Grind the sesame seeds in a coffee grinder until fine. Place the ground sesame seeds in a medium bowl and add the soy, sesame oil, sugar, rice vinegar, 2 tablespoons water, scallions, ginger, garlic, red chile flakes and black pepper; stir until thoroughly combined. 

Place the steaks in a large baking dish, pour the marinade over and turn to coat. Cover and let marinate in the refrigerator for at least 2 hours to overnight. Preheat the grill or broiler to high heat. Remove the steaks from the marinade and allow the steaks to come to room temperature, 20 to 30 minutes. 

Place the marinade in a pot and bring to a boil. Simmer for 3 minutes and then remove from the heat and set aside. 

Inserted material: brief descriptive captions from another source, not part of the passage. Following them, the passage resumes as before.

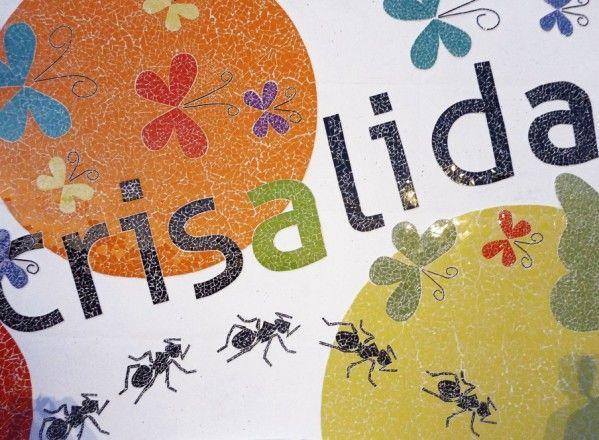 Crisálida, premio Integra 2013 de la Fundación BBVA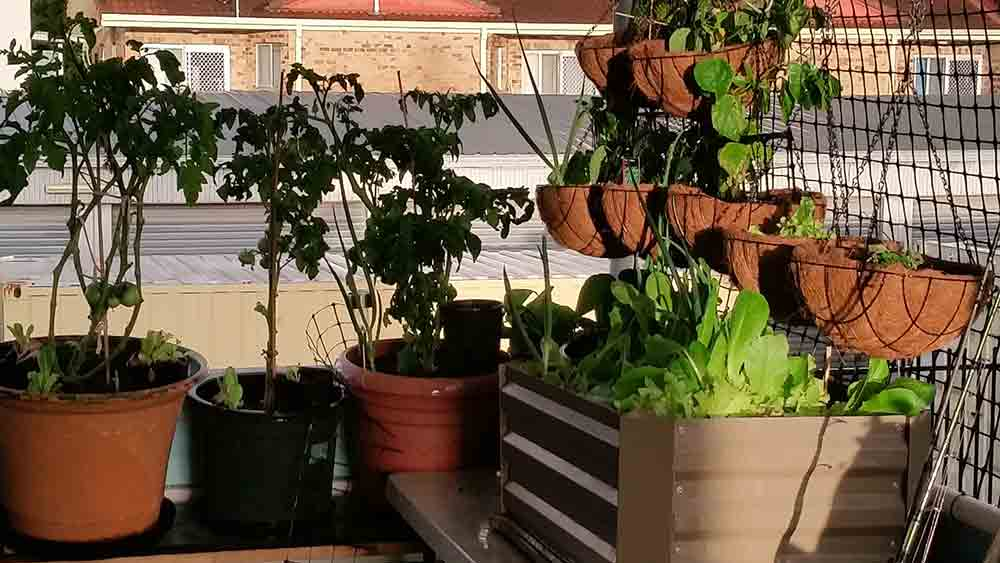 Rooftop-&-Courtyard-Gardens_v0102_low-res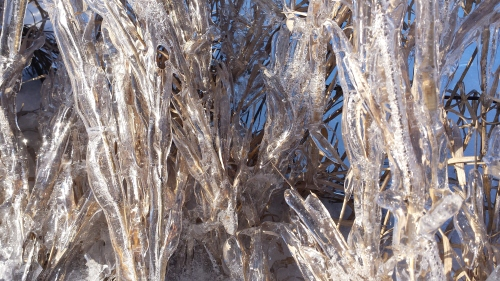 Ice, Ogle County, 5 March 2015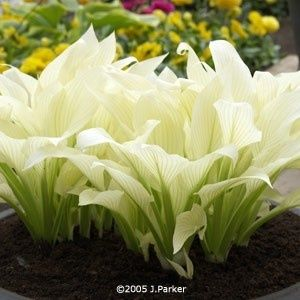 "~ ""White Feathers"" Hosta ~ Comes up white in the spring and turns a super pale green in the summer."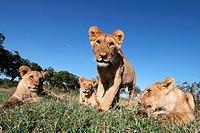 Lions Cubs, Masai Mara National Reserve, Kenya.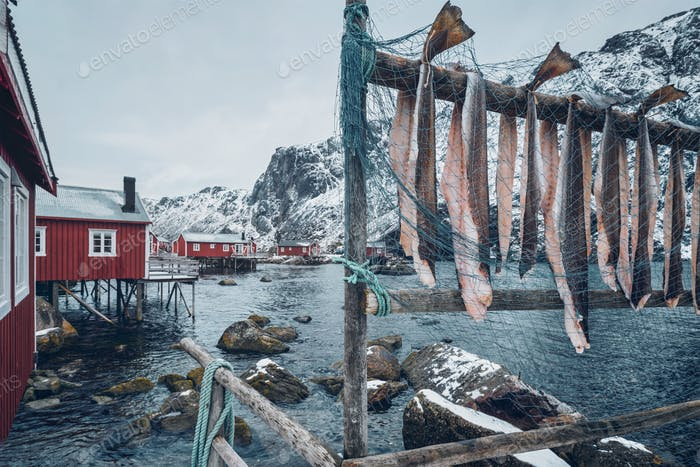 Drying stockfish cod in Nusfjord  fishing village in Norwa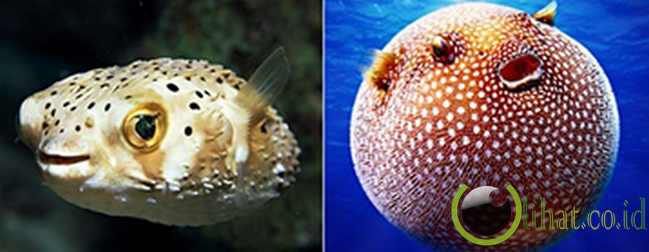 Ikan Buntal: Mahluk tak rata dengan racun mematikan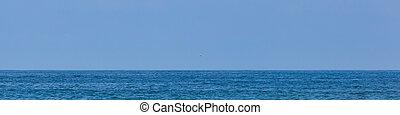 Atlantic Ocean Simple View - A single sea gull flies through...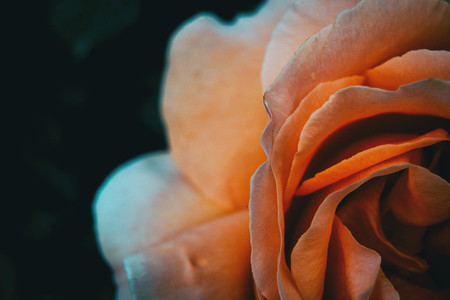 Macro of a half of an apricot rose on extreme close up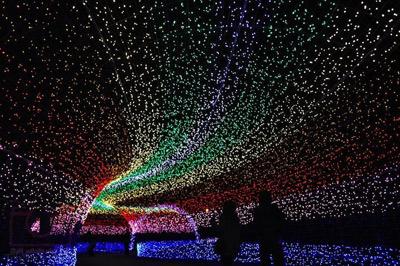تونل روشنایی,عکس هایی از تونل روشنایی در ژاپن,باغ ناباناساتو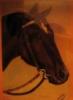 лошадь))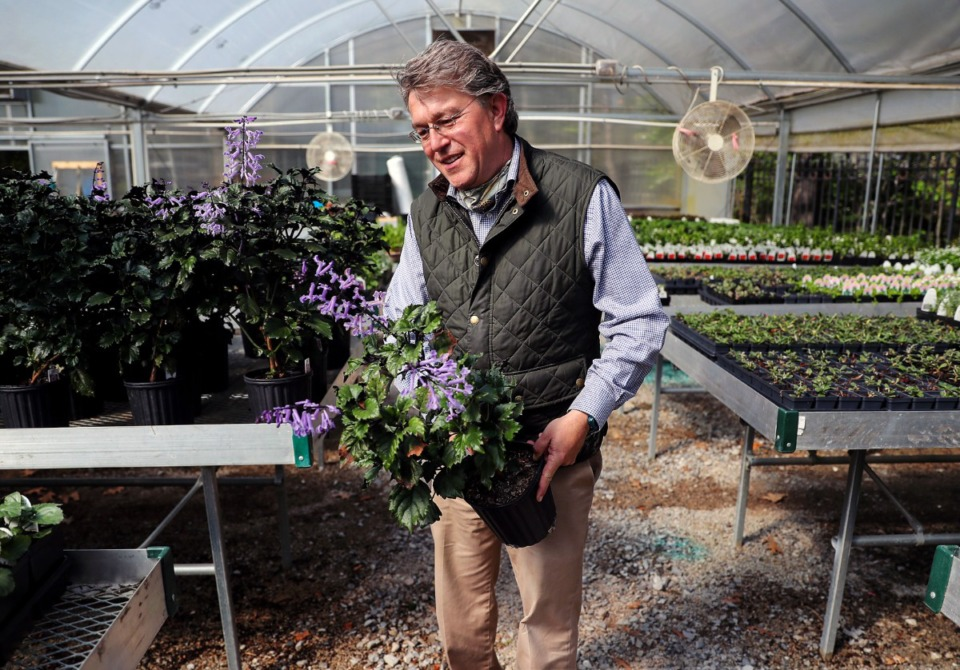 <strong>Dale Skaggs checks out the Velvet Elvis plants at the Dixon Gallery &amp; Gardens March 24, 2021.</strong> (Patrick Lantrip/Daily Memphian)
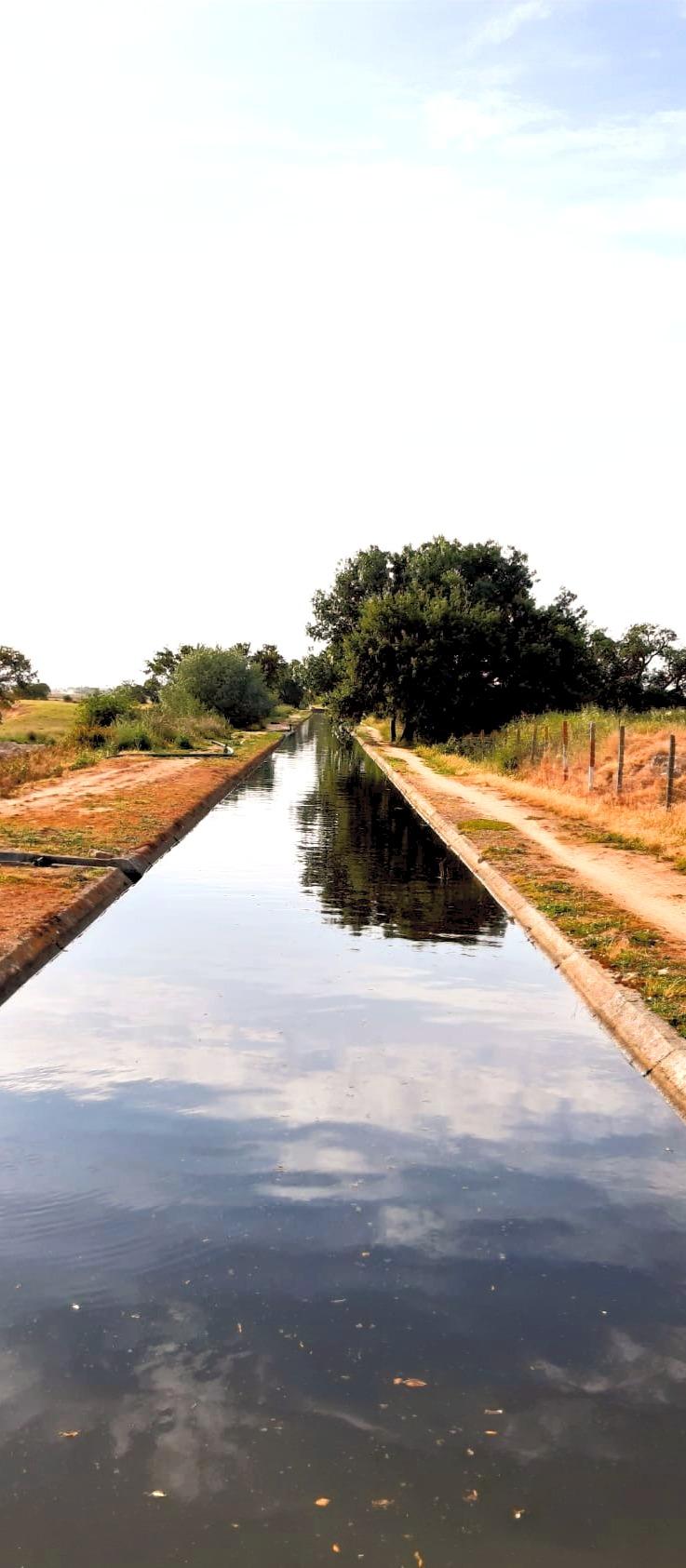 Canal de água para campos de arroz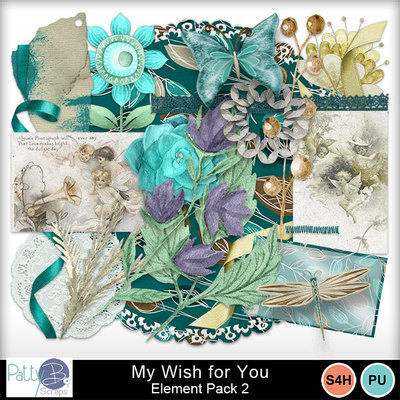 Pbs_my_wish_elements2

Grill the steaks on both sides until medium rare, 4 to 5 minutes until the first side is golden brown, then turn the steaks and cook for 5 to 6 minutes more. Remove the steaks from the heat and allow them to rest for 5 minutes. Slice the beef into thin slices and lightly brush with the cooked marinade. 

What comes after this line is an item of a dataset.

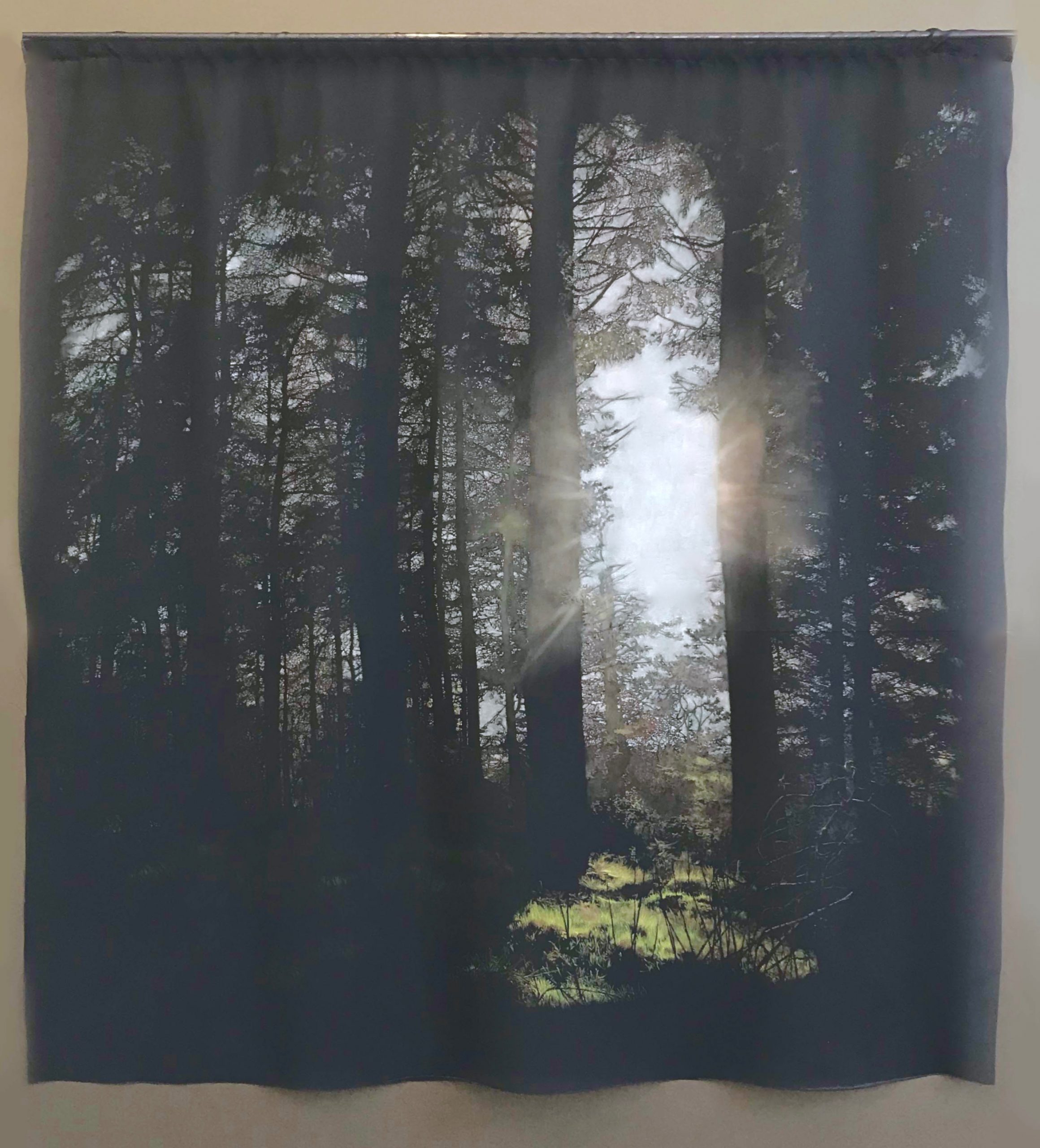 Sian Smith's painting 'momnet' on chiffon depicting light shining through a forest.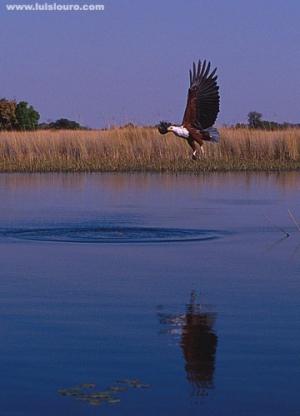 /Águia pesqueiraII-Botswana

Heat a large nonstick saute pan over high heat. Add the vegetable oil and kim chee to the pan. Fry the kim chee until it begins to brown and color, stirring occasionally. Remove from the pan and set aside to cool. 

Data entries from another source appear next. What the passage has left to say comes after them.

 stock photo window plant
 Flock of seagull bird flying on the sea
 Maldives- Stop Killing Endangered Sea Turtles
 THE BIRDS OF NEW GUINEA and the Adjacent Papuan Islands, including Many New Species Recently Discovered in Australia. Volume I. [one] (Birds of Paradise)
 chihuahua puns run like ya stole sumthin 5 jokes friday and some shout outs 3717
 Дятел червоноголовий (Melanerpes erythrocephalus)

To assemble, fill a shallow baking dish or fry pan (something that will fit the diameter of the rice paper) with 3 cups hot water. Working with one wrapper at a time, soak the rice paper for 10 seconds in the hot water - no longer, as the rice paper is very delicate and will tear easily. Lay the softened wrapper on a flat surface. Place a butter lettuce leaf in the center, and then 2 ounces of sliced beef on top. Add a hefty pinch of caramelized kim chi, followed by a few spears of Pickled Asian Pears and few pieces each of mint, Thai basil and cilantro leaves. Sprinkle with toasted pine nuts. Carefully fold the bottom of the wrapper up to cover the filling. Fold in the left and right sides, and then tuck and roll it over twice, tightly like a cigar. Repeat these steps until all of the wrappers have been used. Keep the summer rolls separated on a platter or sheet tray (they tend to stick together) and cover with a damp paper towel. Refrigerate until ready to serve.

Pickled Asian Pears:

In a medium bowl, whisk the vinegar, sugar and salt together until the sugar dissolves. Toss the pear batons in the marinade and allow to sit immersed in the fridge for at least an hour.